L'origine della Comunanza risale al sec. XVII, come si deduce da un "Istromento
del Notaio pubblico di Scheggia Bonifazi Sebastiano in data II aprile 1600 in
cui il Rettore della Chiesa di S. Maria in Campitello, Reverendo Don Antonio
Pollinari, cedeva per ragioni di livello ed in enfiteusi a favore di detta
Chiesa, all'Università delle famiglie di Campitello...il terreno V° Costa di
Borgo (Mergone) e il diritto di pascere e legnare, per l'uso soltanto delle
famiglie di Campitello su tutti i beni della detta Chiesa".
Il testo completo del documento è riportato nello "Statuto e regolamento di uso
di beni sociali per l'Università o Comunanza agraria di Campitello", conservato
nel fondo relativo, privo di data ma redatto in periodo fascista.
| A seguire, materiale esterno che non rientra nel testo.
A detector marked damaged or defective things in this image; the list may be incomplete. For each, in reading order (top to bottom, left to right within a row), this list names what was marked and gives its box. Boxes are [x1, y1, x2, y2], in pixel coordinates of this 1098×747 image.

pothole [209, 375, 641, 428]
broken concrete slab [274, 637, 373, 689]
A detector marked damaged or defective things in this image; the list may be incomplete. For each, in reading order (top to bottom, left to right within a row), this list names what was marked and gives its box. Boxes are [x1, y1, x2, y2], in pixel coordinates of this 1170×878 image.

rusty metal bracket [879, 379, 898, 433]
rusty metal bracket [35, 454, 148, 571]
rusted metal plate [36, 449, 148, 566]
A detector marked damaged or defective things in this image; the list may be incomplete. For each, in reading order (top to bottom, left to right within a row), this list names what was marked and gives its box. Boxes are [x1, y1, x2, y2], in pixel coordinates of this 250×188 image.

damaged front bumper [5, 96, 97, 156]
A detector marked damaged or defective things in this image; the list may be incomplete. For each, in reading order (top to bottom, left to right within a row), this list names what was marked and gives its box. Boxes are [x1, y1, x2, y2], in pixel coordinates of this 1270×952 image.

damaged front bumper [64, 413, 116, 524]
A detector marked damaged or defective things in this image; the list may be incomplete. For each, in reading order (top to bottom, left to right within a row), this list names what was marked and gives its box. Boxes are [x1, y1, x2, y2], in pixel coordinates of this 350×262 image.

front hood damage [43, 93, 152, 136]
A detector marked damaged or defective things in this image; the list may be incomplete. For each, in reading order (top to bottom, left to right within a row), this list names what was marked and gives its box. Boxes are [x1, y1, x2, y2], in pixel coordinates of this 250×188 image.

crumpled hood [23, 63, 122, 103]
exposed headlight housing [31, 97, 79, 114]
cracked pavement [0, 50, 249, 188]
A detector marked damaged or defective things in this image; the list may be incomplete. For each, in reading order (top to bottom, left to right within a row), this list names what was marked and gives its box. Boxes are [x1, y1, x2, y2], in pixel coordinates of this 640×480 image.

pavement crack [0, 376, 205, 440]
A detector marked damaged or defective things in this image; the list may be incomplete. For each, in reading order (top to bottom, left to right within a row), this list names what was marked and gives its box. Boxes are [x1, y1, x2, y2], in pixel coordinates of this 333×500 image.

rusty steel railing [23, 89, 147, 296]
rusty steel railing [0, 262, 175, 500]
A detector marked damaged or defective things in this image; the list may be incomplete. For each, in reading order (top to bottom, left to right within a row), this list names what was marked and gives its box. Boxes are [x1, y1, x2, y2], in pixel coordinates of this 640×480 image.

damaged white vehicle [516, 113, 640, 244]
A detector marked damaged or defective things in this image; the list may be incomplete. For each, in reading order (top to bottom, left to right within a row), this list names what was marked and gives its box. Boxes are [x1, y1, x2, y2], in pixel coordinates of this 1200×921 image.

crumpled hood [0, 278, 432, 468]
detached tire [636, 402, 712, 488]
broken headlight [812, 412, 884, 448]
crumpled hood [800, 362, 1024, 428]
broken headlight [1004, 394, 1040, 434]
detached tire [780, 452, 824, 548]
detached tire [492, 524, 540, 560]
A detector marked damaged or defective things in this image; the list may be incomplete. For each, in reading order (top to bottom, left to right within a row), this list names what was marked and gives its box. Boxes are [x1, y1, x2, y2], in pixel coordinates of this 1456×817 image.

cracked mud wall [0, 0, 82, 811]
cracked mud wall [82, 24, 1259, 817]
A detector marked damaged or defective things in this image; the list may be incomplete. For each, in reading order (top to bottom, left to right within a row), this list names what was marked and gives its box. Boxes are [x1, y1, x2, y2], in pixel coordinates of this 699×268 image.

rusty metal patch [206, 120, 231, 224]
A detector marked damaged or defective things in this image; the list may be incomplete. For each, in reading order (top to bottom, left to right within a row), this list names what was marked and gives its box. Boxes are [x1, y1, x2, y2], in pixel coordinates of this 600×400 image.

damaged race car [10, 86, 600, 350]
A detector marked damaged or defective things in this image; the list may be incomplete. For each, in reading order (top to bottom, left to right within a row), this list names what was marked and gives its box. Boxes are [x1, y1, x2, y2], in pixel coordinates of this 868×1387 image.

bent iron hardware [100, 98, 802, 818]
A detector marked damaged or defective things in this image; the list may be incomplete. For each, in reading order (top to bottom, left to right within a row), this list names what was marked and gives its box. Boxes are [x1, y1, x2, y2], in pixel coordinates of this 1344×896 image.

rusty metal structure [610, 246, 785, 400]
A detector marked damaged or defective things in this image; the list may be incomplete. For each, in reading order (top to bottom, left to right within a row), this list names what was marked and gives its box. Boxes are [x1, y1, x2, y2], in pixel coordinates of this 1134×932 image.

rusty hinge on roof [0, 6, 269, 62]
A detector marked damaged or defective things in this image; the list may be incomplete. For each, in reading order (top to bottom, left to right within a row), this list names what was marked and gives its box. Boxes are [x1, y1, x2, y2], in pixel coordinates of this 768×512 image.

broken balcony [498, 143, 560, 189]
Come si deduce dallo statuto sopra citato, la Comunanza fu costituita proprio in
esecuzione all'atto di cessione del notaio Bonifazi e l'amministrazione fu
disciplinata in origine con apposito statuto, deliberato dall'assemblea generale
nelle sedute 7 luglio 1895 e 10 maggio 1896 e approvato dalla Giunta provinciale
amministrativa di Perugia il 12 giugno 1986.
Dallo statuto di epoca fascista sappiamo che l'ente aveva lo
scopo di curare gli interessi della collettività degli utenti ad esso associati;
provvedere alla conservazione ed al miglioramento del patrimonio collettivo;
promuovere e curare la razionale utilizzazione dei boschi e dei pascoli;
aministrare i beni destinando le rendite a provvedere alle spese per il
miglioramento del patrimonio stesso e dei pubblici servizi della frazione di
Campitello, per il pagamento delle imposte e tasse, per la manutenzione delle
strade vicinali, per il mantenimento delle fonti, per le opere di culto e di
beneficenza consuetudinarie, per il regolare andamento dell'amministrazione
sociale. Il patrimonio della Comunanza era allora costituito da due pezzi di
terra situati nella parrocchia di Campitello: il primo denominato "Vallescura",
boschivo e pascolivo con piante di alto fusto e cedue; il secondo denominato "Le
rave", di natura cespugliosa e in parte con piante cedue. La gestione dell'ente
era ffidata ad un presidente, un segretario, un esattore tesoriere ed uno o più
guardiani.
La Comunanza è ancora oggi attiva e gestita secondo lo statuto ufficiale.